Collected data
+ + + +

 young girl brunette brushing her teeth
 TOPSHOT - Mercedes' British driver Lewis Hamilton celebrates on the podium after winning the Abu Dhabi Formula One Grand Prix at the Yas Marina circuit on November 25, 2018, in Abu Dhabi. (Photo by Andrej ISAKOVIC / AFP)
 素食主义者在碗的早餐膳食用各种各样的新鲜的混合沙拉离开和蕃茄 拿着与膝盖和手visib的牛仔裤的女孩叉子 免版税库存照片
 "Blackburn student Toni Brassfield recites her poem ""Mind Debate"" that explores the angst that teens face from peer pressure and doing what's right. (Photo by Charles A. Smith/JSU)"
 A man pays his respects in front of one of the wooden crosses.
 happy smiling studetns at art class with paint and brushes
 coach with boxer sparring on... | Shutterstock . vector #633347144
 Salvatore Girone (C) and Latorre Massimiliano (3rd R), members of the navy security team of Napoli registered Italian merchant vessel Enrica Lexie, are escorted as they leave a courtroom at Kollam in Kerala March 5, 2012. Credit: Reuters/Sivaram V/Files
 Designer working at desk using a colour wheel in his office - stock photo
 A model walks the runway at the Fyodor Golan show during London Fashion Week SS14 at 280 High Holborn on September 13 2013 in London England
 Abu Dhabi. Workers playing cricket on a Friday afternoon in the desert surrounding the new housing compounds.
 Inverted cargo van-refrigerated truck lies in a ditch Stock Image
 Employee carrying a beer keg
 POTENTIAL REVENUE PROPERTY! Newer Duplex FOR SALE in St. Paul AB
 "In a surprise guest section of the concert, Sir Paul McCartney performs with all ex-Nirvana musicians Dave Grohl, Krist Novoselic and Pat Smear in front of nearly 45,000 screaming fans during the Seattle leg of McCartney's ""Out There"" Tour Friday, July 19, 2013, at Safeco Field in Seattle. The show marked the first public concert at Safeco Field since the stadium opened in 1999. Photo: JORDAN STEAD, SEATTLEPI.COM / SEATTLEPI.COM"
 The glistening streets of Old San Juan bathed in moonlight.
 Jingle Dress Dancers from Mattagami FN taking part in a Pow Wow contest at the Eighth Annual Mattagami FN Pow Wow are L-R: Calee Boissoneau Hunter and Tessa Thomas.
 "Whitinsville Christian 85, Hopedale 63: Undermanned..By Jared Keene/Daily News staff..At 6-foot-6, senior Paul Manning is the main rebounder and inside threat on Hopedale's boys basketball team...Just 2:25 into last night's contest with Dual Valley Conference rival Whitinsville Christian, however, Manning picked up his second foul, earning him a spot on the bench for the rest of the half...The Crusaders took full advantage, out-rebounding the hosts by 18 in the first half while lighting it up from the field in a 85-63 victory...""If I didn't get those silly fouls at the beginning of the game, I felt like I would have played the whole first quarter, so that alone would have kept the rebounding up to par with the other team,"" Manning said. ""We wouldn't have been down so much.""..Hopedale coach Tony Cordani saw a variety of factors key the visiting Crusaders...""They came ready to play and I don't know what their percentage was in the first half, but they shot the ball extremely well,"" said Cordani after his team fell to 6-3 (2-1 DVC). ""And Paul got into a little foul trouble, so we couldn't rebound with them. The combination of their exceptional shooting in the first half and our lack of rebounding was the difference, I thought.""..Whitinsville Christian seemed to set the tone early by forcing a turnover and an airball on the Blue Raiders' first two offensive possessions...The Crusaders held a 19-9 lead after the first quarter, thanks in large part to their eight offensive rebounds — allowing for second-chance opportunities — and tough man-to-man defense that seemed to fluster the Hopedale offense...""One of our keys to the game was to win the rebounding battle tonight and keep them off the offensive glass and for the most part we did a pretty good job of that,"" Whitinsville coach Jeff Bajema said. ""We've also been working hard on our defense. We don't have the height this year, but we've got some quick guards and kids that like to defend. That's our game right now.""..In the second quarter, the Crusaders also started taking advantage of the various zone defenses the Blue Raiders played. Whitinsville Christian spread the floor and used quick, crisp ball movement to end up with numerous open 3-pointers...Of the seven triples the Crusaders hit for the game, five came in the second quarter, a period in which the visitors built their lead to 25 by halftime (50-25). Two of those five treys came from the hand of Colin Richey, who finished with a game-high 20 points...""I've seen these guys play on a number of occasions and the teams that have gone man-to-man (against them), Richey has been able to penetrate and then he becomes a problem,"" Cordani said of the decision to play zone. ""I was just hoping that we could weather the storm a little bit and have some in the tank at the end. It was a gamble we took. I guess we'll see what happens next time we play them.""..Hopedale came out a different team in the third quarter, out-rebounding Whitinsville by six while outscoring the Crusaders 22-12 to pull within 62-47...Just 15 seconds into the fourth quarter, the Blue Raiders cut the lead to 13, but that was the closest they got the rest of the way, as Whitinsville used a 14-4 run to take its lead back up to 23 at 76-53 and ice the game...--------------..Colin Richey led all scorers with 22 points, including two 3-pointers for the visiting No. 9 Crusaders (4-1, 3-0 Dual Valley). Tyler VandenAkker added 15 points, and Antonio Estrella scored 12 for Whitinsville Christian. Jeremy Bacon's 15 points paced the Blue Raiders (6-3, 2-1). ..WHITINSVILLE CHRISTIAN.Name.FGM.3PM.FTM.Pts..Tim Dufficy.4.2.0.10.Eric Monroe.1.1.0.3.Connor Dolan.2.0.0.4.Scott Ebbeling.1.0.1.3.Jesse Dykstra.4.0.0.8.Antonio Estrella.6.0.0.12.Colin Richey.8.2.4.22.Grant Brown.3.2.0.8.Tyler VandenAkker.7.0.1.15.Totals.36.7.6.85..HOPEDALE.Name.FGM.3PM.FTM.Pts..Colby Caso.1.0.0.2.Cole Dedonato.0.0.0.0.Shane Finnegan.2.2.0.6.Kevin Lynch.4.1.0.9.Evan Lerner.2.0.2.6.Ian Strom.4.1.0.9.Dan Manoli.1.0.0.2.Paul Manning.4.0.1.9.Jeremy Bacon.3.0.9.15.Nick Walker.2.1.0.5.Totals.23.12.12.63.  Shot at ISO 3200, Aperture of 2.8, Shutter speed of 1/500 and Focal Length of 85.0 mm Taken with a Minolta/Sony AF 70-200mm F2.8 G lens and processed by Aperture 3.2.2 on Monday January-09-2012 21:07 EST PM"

+ + + +

• YOUR OBJECTIVE
The required output is every line above from the one with "Salvatore Girone (C)" down to the one with "A model walks", restated word for word, ends included.

• WRITTEN SOLUTION
 Salvatore Girone (C) and Latorre Massimiliano (3rd R), members of the navy security team of Napoli registered Italian merchant vessel Enrica Lexie, are escorted as they leave a courtroom at Kollam in Kerala March 5, 2012. Credit: Reuters/Sivaram V/Files
 Designer working at desk using a colour wheel in his office - stock photo
 A model walks the runway at the Fyodor Golan show during London Fashion Week SS14 at 280 High Holborn on September 13 2013 in London England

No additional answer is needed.